Allein unter Poloshirts: Mein erstes Mal P1

Für die erste Folge der neuen Leute-Serie "Mein erstes Mal" war ein AZ-Reporter in Münchens Nobeldisco und wundert sich über fehlende Flavios, wahre Klischees und strenge Türsteher
Mein klappriges Call-A-Bike parkt außer Sichtweite, die Turnschuhe vom Nachmittag habe ich gegen schwarze Deichmann-Sonderangebote getauscht, trage statt T-Shirt ein ordentliches Hemd und statt Nivea ein gutes Parfum. Es soll ja mein erstes Mal werden. Im P1. Für die AZ. Ankunft an der Tür, wo mich ein Mann mit riesiger Brille empfängt.
Türsteher: Hab dich hier noch nie gesehen.
Ich: War auch noch nie hier.
Türsteher: Glaub ich dir sofort.
Ich: Ich stehe aber auf der Gästeliste.
Türsteher: Nein.
Ich: Doch.
Türsteher: Nein.
Ich: Doch, hab mich heute Nachmittag telefonisch angemeldet. Die haben gesagt, ich stehe auf der Gästeliste.
Türsteher: Stehste nicht.
Ich: Ich bin für die AZ hier.
Türsteher: Das sagen alle.
Ich: Hier meine Karte.
Türsteher: Sagt mir nichts.
Ich: Hm. (rufe unsere Leute-Reporterin Kimberly Hoppe an, es klingelt, sie geht nicht ran)
Türsteher: Hättest dich nicht wenigstens etwas in Schale werfen können?
Ich: So bin ich halt.
Türsteher: Ja. (Als ich gehen will, nimmt er die Absperrung doch noch beiseite und deutet mit einer kleinen Geste an, dass ich passieren dürfe; hasserfüllte Blicke aus der langen Warteschlange begleiten mich).
Smalltalk über Autos, Wodkasorten und das iPhone 3GS
Erster Eindruck: Die Gäste sind jünger als erwartet. Ich hatte eher den Typus eines Flavio Briatore im Kopf, reife Männer in weißen Anzügen, die jungen Hasen Freigetränke spendieren – in der Hoffnung, später noch eine Runde Mümmeln zu dürfen.
Stattdessen bin ich einer der Ältesten, und das mit 30. Die blühende Sofalandschaft draußen wird von Jahrgang 1988 dominiert.

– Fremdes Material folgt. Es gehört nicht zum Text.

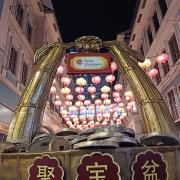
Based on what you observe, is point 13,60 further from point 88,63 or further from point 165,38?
point 165,38

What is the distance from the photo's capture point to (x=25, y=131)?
4.24m

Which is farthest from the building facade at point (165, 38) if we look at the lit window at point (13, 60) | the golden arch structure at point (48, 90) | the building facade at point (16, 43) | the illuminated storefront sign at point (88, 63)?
the lit window at point (13, 60)

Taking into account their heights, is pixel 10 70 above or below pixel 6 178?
above

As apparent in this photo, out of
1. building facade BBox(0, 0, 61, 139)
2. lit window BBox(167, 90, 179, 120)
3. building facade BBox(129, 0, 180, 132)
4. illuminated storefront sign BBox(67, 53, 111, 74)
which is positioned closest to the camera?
illuminated storefront sign BBox(67, 53, 111, 74)

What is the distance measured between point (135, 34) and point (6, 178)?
20.9 m

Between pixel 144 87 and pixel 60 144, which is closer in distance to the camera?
pixel 60 144

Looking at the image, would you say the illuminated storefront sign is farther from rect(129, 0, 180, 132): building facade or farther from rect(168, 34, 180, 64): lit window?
rect(168, 34, 180, 64): lit window

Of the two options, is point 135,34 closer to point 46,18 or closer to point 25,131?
point 46,18

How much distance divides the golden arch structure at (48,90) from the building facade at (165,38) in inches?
350

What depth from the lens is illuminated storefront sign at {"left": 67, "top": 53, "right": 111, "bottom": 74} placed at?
20.3ft

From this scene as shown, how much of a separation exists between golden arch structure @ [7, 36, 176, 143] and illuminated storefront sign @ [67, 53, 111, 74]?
41 centimetres

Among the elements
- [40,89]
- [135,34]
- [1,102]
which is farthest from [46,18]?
[40,89]

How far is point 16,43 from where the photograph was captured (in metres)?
14.4

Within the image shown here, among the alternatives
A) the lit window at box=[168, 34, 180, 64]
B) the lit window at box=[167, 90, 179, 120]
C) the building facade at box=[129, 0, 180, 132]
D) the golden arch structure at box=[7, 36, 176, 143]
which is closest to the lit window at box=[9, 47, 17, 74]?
the golden arch structure at box=[7, 36, 176, 143]
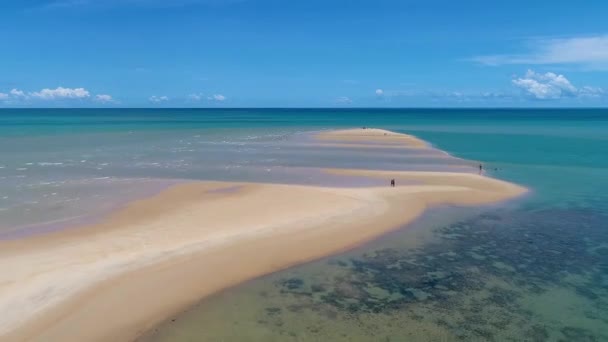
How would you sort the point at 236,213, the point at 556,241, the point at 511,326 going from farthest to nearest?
the point at 236,213
the point at 556,241
the point at 511,326

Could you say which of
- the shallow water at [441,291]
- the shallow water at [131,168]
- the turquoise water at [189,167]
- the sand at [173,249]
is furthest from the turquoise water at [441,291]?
the shallow water at [131,168]

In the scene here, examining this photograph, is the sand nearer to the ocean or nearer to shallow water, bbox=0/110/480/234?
the ocean

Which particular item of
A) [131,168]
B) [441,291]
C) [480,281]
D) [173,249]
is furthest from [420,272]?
[131,168]

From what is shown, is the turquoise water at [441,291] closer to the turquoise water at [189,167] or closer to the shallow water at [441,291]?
the shallow water at [441,291]

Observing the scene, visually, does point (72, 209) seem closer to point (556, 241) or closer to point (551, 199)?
point (556, 241)

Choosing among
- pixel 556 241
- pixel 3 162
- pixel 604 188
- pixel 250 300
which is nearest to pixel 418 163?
pixel 604 188

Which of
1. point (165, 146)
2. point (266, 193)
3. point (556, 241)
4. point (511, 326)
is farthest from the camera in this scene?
point (165, 146)
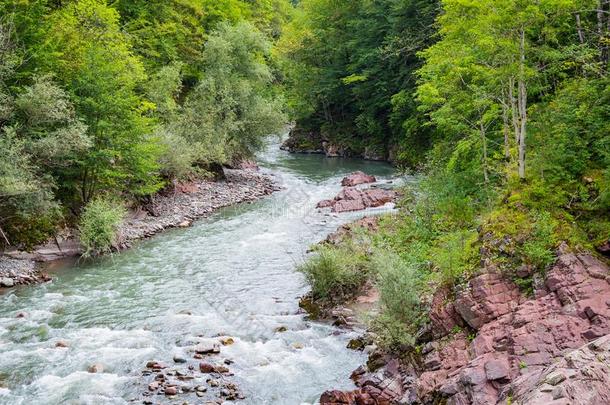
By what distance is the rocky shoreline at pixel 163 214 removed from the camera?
663 inches

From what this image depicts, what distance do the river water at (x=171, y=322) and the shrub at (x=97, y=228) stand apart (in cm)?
66

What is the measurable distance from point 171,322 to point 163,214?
1190 cm

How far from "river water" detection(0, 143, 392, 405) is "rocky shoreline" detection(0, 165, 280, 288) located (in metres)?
0.74

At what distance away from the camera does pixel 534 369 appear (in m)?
7.58

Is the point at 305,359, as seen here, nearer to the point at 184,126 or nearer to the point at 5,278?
the point at 5,278

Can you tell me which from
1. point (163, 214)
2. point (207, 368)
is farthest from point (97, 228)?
point (207, 368)

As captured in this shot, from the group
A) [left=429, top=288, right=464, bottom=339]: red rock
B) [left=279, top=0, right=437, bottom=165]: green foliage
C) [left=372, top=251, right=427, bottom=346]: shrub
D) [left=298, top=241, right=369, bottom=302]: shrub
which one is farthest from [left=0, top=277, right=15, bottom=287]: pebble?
[left=279, top=0, right=437, bottom=165]: green foliage

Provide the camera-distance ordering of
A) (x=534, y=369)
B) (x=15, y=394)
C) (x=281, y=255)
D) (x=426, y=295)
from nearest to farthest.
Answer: (x=534, y=369)
(x=15, y=394)
(x=426, y=295)
(x=281, y=255)

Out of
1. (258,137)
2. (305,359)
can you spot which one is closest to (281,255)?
(305,359)

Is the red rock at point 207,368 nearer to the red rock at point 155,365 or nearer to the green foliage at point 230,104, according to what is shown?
the red rock at point 155,365

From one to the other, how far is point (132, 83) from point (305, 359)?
15030mm

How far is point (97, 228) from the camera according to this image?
18828mm

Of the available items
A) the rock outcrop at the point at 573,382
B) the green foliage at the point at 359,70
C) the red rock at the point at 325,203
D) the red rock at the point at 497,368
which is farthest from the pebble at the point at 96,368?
the green foliage at the point at 359,70

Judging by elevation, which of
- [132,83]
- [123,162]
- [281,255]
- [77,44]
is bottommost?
[281,255]
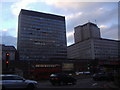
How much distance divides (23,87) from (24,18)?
12613 cm

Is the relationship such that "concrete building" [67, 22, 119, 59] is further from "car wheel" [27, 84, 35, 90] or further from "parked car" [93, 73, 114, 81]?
"car wheel" [27, 84, 35, 90]

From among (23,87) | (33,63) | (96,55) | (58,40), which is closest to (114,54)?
(96,55)

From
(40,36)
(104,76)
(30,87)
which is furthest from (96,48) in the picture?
(30,87)

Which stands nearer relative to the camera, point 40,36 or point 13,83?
point 13,83

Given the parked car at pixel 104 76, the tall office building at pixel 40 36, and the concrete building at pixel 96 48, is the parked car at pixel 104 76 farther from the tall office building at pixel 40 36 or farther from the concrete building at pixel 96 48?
the concrete building at pixel 96 48

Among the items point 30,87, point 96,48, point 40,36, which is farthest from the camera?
point 96,48

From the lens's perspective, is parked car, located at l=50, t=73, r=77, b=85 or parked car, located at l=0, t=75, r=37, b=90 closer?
parked car, located at l=0, t=75, r=37, b=90

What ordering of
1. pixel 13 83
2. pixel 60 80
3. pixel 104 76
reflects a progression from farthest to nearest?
pixel 104 76, pixel 60 80, pixel 13 83

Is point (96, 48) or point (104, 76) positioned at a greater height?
point (96, 48)

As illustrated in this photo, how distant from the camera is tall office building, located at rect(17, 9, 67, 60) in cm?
13525

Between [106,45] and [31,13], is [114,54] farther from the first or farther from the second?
[31,13]

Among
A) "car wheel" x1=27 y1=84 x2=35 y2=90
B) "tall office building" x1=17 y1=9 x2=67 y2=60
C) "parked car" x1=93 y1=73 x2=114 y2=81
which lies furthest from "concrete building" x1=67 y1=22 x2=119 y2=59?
"car wheel" x1=27 y1=84 x2=35 y2=90

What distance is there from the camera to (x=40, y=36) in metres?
144

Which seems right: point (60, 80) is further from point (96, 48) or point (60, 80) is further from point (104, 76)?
point (96, 48)
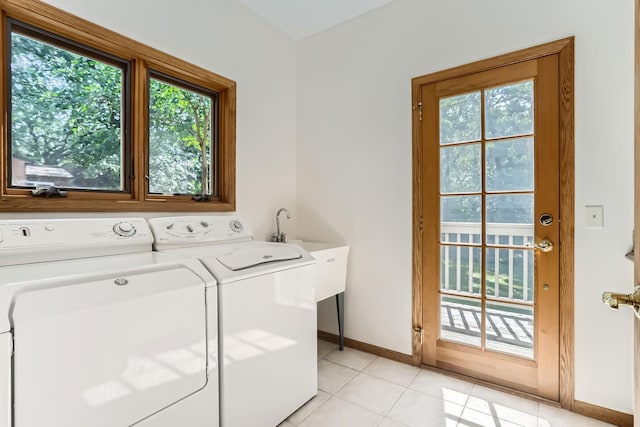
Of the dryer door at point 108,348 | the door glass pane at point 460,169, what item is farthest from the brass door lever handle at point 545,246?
the dryer door at point 108,348

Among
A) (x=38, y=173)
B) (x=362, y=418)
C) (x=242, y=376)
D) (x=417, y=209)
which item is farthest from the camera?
(x=417, y=209)

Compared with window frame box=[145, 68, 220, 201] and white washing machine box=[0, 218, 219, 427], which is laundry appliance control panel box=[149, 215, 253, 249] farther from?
window frame box=[145, 68, 220, 201]

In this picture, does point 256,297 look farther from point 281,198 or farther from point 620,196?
point 620,196

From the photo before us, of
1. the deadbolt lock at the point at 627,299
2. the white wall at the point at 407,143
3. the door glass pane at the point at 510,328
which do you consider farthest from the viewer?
the door glass pane at the point at 510,328

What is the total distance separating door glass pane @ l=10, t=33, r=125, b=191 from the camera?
5.01 ft

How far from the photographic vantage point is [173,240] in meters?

Jüngelchen aus Grünwald, schlimmstenfalls aus Fürstenfeldbruck, die tatsächlich rosafarbene Poloshirts mit hochgestelltem Kragen tragen! Manchmal stimmen Klischees eben doch.
Innen sieht’s eigentlich aus wie in einer normalen Disco. Getanzt wird aber vergleichsweise wenig – stattdessen gekonnt herumgestanden, über Autos, Wodkasorten und das iPhone 3GS gesmalltalkt.
Mix aus Sozialneid und Langeweile
Ich suche vergeblich nach Boris Becker und Oliver Kahn. Immerhin stoße ich fast mit Heidi Klums Topmodel Barbara Meier zusammen. Eine der Frauen, die hier echte Klasse ausstrahlen. Etliche andere wirken, nun ja, günstig. Im Gegensatz zu den Getränkepreisen. Bestellt sich ein Kerl eine Flasche Zielwasser für 1000 Euro, hat er gleich drei Sandys auf dem Hocker.
Mein Mix besteht aus Sozialneid und Langeweile. Erst als der DJ Songs von MJ auflegt, wird das Oanser offener. Alle singen, tanzen und moonwalken. Echt wahr: Der King of Pop hat nicht nur die Welt, sondern sogar das P1 ein bisschen menschlicher gemacht.